Un capitaine, prêt à courir à sa perte, et à entraîner avec lui tous ceux qui l'accompagnent, en chassant une baleine blanche. On connaît l'histoire : au fil des ans, Ahab le dément, dans
Moby Dick, le plus célèbre roman d'Herman Melville, a fini
par illustrer le pouvoir délirant de l'Amérique, dont la désastreuse invasion de l'Irak par George W. Bush, constitue l'exemple le plus récent.

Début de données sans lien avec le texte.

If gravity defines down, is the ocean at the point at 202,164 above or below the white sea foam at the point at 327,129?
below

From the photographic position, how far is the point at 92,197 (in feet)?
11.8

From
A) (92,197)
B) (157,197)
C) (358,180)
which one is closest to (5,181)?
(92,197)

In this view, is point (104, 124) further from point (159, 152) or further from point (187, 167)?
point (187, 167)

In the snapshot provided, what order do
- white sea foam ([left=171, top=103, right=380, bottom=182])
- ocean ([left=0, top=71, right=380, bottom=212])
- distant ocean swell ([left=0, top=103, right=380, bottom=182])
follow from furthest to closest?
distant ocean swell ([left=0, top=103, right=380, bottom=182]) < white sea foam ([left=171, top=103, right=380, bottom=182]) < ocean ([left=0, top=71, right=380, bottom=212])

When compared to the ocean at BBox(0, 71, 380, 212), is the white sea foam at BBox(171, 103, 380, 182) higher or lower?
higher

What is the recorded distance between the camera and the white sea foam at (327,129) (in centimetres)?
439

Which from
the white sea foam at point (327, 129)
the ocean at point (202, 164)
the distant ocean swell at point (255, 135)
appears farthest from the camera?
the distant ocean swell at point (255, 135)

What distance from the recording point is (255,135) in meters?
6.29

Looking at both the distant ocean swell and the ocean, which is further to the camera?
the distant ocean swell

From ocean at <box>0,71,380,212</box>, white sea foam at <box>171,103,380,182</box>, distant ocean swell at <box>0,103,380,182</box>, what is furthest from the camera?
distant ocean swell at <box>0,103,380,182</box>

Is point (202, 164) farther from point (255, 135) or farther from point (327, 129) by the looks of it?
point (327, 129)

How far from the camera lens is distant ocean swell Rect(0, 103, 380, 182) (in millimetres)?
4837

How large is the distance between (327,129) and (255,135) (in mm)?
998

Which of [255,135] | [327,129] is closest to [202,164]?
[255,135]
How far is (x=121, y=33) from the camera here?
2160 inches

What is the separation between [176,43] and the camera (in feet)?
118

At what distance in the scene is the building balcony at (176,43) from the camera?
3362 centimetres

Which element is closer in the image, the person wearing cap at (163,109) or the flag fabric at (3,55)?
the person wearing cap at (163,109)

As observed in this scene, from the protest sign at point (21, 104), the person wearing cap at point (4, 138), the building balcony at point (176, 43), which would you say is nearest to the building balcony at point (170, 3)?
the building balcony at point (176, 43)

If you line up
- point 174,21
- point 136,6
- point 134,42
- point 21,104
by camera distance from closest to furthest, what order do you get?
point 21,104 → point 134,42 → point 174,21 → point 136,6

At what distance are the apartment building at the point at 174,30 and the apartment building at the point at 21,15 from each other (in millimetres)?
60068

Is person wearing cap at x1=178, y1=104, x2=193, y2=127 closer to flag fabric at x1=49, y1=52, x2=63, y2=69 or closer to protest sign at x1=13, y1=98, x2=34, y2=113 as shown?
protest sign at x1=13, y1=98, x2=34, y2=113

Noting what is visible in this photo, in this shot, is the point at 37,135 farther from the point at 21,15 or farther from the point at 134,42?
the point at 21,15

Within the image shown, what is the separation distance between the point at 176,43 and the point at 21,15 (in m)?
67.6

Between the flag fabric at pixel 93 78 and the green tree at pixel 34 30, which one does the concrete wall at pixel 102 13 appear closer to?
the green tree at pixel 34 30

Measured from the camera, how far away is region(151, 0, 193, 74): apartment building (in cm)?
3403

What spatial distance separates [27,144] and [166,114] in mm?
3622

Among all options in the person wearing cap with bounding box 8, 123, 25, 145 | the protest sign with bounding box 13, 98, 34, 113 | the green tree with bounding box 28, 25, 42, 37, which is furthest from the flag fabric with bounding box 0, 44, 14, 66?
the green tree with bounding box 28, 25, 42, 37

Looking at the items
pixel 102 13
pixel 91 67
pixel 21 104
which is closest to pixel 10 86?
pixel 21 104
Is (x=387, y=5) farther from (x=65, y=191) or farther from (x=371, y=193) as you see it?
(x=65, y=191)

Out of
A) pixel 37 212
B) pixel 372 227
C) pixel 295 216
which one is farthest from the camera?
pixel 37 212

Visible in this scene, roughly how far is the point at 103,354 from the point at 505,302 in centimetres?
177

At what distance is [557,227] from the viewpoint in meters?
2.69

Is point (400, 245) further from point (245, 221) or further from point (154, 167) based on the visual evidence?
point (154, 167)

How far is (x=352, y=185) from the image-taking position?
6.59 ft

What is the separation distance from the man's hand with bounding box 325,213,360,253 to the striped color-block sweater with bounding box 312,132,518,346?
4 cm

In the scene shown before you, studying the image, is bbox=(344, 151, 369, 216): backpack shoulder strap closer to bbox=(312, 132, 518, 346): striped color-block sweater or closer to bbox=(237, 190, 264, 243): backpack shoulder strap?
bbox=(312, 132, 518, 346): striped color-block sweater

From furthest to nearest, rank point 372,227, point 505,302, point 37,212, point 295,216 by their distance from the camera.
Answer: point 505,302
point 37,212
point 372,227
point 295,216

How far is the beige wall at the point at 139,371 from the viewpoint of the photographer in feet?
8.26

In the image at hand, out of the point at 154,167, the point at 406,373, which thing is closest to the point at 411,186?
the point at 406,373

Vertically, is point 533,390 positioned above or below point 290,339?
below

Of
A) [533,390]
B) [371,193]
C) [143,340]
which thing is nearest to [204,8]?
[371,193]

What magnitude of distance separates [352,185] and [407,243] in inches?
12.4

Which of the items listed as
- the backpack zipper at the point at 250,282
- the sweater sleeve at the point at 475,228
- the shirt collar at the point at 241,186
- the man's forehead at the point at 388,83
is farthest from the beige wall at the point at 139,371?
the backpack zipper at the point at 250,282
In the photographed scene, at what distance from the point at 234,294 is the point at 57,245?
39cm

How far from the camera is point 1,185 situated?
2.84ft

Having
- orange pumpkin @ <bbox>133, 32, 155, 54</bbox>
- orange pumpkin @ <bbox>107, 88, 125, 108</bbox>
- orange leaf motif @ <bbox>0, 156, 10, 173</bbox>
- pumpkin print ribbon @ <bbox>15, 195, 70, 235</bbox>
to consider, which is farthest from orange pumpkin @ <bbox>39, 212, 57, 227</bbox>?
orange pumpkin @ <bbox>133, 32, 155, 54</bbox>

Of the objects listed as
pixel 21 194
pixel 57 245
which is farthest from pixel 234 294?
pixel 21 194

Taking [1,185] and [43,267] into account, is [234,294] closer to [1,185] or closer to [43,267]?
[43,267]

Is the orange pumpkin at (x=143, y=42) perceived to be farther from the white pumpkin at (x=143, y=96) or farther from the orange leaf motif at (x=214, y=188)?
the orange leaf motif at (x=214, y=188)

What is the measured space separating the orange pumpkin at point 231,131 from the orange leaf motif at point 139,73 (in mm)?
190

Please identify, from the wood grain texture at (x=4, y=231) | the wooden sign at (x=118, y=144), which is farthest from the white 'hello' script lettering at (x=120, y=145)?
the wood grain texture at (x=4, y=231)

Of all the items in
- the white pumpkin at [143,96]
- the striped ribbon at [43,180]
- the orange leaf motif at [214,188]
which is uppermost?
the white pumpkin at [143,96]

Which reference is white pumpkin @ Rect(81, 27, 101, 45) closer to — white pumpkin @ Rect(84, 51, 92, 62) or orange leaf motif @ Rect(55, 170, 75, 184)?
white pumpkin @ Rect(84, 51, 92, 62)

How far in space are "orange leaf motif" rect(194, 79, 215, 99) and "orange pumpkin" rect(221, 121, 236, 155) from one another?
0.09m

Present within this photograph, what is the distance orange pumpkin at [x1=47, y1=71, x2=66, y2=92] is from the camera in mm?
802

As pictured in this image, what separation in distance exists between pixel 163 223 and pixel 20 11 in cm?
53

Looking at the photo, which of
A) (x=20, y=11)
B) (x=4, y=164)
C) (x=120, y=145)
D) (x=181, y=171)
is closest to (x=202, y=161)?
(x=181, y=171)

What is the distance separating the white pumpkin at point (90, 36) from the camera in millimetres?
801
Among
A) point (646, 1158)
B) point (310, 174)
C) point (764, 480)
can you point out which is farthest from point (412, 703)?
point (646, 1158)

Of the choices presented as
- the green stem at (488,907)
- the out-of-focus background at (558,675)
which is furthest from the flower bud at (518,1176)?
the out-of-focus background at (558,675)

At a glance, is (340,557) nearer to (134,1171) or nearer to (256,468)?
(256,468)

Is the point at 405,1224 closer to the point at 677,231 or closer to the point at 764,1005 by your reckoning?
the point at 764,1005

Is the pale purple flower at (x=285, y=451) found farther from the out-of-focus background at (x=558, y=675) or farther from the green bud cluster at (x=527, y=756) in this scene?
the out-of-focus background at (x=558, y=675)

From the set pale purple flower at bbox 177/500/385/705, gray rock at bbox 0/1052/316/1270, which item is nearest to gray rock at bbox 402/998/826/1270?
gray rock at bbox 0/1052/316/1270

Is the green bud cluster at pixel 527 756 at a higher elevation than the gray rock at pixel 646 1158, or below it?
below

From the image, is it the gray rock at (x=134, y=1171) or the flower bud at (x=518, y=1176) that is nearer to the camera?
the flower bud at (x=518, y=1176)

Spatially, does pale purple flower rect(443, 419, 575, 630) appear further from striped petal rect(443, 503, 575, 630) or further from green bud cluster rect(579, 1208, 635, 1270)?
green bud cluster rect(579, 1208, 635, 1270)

Mais nos Ahabs - ces faucons qui, de temps à autre, veulent bombarder un pays pauvre jusqu'à le ramener à l'Âge de Pierre, qu'il s'agisse du Vietnam, ou de l'Afghanistan - ne sont pas ceux qui inspirent l'effroi le plus authentique. Les spécimens respectables sont la véritable « terreur de notre époque », pour utiliser l'expression sous laquelle
Noam Chomsky les regroupa, il y a cinquante ans. Les personnages véritablement effrayants, sont nos
politiciens les plus mesurés, nos
universitaires, nos
journalistes, nos
experts, et nos
dirigeants, ces hommes et ces
femmes (bien que la plupart d'entre eux soient des hommes), qui n'imaginent pas que l'on puisse mettre en cause leur
respectabilité morale, mais autorisent les guerres, dévastent la planète, et trouvent après-coup des explications rationnelles, pour justifier les conséquences atroces. Ils constituent une espèce, qui nous côtoie, depuis longtemps. Il y a plus d'un siècle et demi, Melville, qui avait un capitaine à placer sur chaque visage de l'Empire, trouva leur expression parfaite - pour son temps, comme pour le nôtre.